Despite a volatile trading session, the dollar maintained its strength as higher oil prices bolstered the commodity-linked Loonie. The yield on ten-year government bonds increased to 2.56 percent, the highest level since May 2019. Benchmark rates increased several basis points following Fed Governor Brainard's statement that the Fed must pursue a more aggressive stance to contain inflation. Commodity-linked currencies such as the Loonie increased in value as a result of higher oil prices and good economic indicators. New sanctions against Russia continue to benefit silver and gold prices. On the potential of fresh Russian sanctions, oil prices continued to increase. Investors are awaiting the release of the minutes from the most recent FMOC meeting on Wednesday.

 

Today, the US released its February trade balance. Actual balance of -$89.2 billion was lower than predicted at -$88.5 billion. The reading stayed relatively stable compared to the previous month, indicating a record deficiency. Exports increased by 1.8%, while imports jumped by 1.3 percent. In the following months, the Russia-Ukraine war may limit demand for US exports.

Technical Evaluation

The USD/CAD exchange rate remained unchanged following a recovery from the downward pressure caused by increased oil prices, which supported the Loonie. However, losses should be contained as a result of the Fed's more aggressive rate hikes. The pair remains below the key level of 1.25 and may be driven lower as additional penalties against Russia increase. Resistance is located near the 10-day moving average, which is now at 1.25. Near today's lows near 1.24, support is seen.
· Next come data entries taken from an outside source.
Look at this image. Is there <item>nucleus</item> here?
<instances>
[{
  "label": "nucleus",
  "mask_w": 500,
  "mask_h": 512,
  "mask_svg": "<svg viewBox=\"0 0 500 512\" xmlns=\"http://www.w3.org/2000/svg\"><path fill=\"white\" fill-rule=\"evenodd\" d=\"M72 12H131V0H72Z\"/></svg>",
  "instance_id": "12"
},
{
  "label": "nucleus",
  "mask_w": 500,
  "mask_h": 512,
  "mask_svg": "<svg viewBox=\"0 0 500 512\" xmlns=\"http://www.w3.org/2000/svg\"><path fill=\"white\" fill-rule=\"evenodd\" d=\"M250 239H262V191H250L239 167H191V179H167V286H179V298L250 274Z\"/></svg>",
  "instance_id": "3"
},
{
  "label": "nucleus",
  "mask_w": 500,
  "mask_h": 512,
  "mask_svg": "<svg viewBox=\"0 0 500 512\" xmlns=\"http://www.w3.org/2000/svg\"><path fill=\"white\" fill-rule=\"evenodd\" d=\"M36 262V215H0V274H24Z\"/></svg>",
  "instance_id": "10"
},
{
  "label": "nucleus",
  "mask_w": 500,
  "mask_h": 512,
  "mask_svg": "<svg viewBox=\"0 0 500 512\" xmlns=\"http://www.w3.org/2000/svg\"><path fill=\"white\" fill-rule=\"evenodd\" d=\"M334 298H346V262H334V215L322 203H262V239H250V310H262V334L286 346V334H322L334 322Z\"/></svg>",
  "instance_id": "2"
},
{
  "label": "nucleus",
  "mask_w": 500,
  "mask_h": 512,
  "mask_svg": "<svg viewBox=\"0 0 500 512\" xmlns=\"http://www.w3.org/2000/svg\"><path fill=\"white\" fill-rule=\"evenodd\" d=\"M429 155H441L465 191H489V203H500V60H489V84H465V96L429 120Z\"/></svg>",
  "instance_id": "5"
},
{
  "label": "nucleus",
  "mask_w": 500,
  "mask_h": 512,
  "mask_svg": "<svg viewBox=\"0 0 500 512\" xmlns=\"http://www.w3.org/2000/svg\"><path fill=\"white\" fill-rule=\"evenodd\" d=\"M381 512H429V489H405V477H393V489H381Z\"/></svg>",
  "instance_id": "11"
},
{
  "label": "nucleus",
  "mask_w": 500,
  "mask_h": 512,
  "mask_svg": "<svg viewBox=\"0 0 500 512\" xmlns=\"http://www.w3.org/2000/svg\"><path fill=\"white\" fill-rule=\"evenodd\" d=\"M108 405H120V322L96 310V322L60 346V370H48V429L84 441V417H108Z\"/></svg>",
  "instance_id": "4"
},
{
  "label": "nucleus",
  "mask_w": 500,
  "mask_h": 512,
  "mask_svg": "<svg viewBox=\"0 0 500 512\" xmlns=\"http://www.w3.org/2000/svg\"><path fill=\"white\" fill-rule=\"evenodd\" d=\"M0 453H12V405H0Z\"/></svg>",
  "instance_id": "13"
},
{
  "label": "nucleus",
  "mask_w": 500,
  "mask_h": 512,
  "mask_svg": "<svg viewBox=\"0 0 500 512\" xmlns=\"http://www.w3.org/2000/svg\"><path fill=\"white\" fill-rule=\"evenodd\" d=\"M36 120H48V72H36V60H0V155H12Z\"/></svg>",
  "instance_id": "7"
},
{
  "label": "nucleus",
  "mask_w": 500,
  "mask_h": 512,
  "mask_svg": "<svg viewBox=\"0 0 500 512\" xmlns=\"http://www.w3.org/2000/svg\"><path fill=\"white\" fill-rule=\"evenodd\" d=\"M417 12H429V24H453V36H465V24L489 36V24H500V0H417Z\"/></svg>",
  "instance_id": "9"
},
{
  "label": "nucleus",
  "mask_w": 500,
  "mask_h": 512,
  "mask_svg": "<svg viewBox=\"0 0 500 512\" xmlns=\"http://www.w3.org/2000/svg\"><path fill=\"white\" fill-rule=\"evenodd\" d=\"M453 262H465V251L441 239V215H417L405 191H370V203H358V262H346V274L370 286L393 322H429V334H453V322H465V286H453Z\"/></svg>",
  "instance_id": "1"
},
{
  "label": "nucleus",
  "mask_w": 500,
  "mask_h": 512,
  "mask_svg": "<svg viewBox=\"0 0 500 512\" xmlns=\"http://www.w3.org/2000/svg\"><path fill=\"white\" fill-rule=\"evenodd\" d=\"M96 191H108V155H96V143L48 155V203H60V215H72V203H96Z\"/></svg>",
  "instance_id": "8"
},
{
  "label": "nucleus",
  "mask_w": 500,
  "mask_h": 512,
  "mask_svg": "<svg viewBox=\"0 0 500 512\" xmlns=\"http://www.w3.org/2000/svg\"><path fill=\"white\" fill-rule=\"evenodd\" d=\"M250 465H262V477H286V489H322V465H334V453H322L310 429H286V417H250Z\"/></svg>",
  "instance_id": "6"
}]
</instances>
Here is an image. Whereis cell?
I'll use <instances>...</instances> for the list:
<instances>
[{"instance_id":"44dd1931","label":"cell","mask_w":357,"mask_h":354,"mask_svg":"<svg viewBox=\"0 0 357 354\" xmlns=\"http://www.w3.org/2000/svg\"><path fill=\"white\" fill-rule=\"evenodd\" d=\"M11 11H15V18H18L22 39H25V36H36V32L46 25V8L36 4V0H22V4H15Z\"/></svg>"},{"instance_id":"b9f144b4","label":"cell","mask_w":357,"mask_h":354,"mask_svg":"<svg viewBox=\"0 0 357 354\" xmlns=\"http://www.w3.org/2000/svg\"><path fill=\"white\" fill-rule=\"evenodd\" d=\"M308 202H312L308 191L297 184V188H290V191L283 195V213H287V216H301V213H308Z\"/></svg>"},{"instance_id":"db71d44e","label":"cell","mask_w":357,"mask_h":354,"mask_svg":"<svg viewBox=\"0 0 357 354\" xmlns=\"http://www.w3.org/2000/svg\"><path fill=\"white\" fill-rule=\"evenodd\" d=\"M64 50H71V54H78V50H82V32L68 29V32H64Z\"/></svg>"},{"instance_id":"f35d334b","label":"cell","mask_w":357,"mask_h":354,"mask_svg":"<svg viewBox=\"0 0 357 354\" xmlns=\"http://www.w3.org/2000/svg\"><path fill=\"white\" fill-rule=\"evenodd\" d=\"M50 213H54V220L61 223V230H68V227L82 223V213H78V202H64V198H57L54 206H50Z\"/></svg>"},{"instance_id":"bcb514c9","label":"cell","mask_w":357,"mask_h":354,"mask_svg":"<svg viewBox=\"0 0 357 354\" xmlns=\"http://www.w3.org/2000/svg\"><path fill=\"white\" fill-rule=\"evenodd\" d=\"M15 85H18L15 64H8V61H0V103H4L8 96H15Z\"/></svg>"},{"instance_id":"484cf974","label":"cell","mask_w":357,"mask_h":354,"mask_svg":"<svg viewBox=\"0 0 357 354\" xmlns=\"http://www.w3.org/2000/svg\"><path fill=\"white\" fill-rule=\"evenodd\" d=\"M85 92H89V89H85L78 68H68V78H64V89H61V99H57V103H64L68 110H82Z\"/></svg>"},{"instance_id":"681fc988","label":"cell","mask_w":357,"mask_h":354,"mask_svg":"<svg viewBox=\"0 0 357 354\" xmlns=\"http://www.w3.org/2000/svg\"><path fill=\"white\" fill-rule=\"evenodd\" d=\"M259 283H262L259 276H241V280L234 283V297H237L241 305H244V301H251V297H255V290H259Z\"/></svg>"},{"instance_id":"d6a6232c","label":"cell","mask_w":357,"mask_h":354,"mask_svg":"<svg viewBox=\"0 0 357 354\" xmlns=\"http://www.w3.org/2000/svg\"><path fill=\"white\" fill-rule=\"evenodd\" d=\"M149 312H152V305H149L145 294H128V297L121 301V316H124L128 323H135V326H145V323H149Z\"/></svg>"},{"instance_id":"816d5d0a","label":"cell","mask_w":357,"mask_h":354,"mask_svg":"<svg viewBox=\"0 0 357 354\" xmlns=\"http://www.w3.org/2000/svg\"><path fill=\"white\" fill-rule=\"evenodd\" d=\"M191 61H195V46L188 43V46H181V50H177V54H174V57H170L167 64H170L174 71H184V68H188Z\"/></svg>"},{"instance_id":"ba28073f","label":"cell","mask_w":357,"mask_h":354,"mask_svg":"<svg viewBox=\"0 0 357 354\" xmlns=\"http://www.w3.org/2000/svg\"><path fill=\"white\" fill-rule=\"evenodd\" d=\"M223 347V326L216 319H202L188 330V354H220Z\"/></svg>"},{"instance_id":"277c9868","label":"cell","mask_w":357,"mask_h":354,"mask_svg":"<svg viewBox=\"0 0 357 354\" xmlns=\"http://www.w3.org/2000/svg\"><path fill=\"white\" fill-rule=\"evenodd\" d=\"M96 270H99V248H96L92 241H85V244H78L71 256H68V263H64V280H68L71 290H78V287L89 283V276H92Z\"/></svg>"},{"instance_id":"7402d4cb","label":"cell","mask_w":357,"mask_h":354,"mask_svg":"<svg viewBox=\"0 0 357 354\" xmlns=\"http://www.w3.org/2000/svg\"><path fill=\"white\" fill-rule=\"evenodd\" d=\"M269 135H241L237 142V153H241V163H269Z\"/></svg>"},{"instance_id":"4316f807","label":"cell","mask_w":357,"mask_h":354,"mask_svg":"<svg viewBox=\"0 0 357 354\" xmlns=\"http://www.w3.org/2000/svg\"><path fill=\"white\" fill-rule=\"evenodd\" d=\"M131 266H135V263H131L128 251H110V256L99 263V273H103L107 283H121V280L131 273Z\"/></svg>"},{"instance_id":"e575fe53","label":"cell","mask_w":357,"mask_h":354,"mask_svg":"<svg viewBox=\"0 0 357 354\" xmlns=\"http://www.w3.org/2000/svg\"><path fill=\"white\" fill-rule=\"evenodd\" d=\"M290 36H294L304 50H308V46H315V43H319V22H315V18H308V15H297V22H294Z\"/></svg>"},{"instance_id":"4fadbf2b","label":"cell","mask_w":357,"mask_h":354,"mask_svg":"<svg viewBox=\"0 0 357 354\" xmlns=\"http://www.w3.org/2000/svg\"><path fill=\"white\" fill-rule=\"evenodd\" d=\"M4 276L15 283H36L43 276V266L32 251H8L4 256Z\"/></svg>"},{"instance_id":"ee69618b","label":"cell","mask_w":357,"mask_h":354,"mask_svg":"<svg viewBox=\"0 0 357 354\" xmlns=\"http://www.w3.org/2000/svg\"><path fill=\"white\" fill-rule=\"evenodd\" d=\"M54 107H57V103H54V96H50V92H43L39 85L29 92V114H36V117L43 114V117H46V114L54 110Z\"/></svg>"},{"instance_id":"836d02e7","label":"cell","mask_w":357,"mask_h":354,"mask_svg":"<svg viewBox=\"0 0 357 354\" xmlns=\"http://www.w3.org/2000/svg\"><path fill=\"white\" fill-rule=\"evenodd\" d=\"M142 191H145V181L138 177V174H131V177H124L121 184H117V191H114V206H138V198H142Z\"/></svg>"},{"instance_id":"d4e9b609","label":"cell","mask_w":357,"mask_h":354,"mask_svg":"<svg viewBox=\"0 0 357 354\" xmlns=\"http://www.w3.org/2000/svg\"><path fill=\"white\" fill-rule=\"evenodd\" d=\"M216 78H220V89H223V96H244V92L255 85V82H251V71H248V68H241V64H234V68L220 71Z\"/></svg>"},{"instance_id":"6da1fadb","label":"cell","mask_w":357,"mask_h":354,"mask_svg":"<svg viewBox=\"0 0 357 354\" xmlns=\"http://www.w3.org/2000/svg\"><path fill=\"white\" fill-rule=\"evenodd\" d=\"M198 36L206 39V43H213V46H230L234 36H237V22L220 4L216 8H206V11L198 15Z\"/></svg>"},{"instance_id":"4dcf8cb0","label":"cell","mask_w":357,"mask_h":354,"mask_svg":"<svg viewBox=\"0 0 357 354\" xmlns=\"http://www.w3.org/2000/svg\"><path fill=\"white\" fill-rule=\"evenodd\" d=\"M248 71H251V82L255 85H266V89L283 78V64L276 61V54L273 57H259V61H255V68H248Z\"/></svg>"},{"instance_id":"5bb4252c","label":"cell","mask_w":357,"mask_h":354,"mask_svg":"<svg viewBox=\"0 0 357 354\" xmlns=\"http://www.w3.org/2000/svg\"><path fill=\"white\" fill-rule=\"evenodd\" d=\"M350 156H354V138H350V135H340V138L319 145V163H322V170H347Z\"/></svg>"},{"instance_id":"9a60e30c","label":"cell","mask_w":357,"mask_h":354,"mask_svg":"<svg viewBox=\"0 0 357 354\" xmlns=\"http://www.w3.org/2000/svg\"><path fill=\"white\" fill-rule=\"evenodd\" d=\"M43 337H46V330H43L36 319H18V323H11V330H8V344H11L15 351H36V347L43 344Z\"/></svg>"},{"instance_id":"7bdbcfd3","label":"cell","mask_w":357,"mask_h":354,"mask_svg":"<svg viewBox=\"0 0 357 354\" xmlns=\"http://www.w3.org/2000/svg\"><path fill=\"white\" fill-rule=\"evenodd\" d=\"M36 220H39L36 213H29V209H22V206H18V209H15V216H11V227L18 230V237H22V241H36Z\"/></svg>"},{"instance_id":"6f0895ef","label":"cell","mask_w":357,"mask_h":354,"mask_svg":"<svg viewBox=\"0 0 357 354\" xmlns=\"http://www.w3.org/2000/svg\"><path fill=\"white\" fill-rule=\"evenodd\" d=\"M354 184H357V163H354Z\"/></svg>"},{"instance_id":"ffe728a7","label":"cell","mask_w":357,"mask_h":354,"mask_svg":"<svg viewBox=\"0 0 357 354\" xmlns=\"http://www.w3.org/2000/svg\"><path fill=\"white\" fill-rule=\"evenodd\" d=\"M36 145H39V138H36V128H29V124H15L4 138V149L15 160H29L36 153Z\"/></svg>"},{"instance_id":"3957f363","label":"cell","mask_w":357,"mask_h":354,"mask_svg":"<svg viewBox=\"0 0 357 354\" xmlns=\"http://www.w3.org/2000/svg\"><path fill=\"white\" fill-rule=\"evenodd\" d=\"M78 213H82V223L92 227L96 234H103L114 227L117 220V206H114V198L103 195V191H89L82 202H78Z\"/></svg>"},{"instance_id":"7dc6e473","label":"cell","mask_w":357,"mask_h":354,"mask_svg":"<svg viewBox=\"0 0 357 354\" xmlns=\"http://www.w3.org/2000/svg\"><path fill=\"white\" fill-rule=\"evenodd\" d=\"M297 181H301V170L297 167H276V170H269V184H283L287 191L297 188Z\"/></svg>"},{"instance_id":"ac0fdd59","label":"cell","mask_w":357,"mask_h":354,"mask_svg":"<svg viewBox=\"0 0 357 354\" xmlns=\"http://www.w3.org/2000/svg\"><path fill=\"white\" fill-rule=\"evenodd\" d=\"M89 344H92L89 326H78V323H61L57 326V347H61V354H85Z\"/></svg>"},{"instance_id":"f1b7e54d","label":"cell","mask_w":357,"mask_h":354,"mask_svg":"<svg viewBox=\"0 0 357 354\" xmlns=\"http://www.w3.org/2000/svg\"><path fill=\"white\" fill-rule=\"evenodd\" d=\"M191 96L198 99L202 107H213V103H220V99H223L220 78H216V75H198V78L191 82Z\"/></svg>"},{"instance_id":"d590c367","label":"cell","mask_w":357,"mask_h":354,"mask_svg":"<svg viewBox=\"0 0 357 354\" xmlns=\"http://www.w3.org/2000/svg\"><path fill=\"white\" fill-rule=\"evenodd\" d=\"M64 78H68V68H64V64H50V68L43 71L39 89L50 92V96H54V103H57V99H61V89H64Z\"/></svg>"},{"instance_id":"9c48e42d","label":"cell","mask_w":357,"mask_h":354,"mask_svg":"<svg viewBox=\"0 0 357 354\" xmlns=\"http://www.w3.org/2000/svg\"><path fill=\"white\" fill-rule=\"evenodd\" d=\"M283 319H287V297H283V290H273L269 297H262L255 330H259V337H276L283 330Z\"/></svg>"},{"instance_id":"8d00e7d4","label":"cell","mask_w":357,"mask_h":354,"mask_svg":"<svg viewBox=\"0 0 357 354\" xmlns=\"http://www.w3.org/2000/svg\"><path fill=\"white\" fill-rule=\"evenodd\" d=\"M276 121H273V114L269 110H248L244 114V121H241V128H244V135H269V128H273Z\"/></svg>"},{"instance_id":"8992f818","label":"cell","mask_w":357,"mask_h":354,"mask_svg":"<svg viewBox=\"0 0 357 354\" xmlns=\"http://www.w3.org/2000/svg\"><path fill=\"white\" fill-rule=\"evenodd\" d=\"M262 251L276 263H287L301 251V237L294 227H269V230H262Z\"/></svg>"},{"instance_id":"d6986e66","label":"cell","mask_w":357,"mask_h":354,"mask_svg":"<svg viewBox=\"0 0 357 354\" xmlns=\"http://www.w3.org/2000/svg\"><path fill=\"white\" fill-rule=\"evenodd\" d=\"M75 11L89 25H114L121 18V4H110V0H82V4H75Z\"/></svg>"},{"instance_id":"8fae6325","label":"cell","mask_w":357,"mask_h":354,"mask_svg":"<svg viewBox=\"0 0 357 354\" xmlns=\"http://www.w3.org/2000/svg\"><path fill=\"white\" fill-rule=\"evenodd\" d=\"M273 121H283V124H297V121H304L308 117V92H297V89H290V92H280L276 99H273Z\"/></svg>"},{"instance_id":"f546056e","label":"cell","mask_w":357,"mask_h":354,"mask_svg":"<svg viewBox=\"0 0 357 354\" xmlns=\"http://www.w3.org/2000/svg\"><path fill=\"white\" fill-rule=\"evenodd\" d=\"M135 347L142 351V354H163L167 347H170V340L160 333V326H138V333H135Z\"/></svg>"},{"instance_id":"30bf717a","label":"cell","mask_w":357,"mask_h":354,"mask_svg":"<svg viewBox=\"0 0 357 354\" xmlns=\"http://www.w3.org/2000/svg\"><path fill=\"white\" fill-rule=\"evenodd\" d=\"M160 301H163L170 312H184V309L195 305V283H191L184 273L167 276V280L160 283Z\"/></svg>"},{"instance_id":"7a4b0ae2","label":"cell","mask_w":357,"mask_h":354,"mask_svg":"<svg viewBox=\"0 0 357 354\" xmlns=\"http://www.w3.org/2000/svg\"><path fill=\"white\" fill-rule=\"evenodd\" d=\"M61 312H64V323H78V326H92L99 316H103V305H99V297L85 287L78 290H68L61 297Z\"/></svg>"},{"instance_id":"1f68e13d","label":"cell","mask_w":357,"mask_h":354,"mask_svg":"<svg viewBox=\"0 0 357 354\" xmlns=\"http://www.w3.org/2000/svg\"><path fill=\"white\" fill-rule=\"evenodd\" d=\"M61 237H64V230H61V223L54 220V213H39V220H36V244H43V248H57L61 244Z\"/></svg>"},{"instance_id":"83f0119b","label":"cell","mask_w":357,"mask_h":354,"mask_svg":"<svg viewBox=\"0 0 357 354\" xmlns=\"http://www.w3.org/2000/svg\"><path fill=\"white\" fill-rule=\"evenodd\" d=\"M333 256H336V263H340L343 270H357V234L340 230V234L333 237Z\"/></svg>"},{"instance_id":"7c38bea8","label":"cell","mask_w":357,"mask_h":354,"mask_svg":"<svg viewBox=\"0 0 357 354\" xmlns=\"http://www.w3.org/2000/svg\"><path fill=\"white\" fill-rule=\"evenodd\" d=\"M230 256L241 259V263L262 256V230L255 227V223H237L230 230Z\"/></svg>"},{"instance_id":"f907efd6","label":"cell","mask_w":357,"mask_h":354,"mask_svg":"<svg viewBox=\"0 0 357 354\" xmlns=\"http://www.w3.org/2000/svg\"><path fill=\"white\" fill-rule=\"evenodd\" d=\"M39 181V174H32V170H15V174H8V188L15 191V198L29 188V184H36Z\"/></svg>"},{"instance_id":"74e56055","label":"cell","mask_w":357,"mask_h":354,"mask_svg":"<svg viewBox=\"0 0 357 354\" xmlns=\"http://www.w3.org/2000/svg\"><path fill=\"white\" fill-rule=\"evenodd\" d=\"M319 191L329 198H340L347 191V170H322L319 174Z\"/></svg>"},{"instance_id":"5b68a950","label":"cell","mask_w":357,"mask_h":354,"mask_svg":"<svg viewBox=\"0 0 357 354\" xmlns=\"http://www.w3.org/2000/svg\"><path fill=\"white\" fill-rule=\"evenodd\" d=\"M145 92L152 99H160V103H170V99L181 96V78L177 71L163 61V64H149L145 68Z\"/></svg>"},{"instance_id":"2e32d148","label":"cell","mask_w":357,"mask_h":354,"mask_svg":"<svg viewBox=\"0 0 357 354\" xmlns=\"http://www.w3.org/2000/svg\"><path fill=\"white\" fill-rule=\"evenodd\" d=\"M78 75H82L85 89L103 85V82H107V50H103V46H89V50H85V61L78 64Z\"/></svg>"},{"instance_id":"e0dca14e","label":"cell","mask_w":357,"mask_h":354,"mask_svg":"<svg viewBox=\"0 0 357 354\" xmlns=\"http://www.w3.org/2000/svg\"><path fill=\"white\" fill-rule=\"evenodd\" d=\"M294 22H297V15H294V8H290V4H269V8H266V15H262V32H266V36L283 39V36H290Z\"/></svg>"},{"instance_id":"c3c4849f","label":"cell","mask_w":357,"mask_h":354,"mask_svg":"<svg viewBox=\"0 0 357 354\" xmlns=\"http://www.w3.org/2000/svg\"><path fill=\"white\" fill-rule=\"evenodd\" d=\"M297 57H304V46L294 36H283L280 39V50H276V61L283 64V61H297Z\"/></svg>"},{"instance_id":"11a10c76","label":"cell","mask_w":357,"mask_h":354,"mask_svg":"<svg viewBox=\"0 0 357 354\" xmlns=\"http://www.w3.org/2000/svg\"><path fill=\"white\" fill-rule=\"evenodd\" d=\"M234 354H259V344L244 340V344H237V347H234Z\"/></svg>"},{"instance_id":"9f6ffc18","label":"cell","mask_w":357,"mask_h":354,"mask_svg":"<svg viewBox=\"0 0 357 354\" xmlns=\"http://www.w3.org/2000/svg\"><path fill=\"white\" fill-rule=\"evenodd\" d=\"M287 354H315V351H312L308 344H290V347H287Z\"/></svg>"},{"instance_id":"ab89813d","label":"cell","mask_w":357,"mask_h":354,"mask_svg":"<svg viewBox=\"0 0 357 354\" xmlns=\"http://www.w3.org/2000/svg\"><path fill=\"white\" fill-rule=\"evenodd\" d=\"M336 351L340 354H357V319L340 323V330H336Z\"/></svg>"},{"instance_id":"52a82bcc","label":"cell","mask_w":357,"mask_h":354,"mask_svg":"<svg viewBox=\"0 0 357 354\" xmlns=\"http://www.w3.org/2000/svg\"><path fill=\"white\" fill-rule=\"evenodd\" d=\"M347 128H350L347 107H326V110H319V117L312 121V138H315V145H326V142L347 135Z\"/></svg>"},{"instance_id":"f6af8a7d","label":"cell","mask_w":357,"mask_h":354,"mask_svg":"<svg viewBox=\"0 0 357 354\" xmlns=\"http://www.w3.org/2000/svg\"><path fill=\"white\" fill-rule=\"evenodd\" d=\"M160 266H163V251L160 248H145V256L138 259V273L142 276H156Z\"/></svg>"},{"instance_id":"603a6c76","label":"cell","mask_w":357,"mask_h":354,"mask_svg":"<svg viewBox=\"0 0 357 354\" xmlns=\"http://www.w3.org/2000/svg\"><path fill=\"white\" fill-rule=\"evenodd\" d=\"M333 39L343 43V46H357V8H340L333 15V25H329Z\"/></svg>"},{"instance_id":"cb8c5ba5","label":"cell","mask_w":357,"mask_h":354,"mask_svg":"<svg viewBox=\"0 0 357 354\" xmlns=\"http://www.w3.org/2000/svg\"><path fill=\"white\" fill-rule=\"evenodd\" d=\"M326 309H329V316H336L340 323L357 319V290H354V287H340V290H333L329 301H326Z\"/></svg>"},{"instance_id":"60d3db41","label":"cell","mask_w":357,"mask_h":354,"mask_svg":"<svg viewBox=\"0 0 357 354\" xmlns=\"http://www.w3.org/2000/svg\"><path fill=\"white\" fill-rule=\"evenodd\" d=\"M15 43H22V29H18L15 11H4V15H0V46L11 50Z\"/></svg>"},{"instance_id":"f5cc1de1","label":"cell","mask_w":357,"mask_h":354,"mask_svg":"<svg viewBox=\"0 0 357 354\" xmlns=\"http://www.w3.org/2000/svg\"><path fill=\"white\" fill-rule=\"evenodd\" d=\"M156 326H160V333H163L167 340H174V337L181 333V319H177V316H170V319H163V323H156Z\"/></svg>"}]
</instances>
A break below support would reveal the daily low of 1.2387 from November 10th, signaling further downward pressure. The short-term momentum shifted to the upside when the fast stochastic crossed above the buy signal.

 

Although the MACD line generated a crossover sell signal, the medium-term momentum is negative but favorable. When the MACD line (the 12-day moving average minus the 26-day moving average) passes the MACD signal line, this scenario occurs (the 9-day moving average of the MACD line).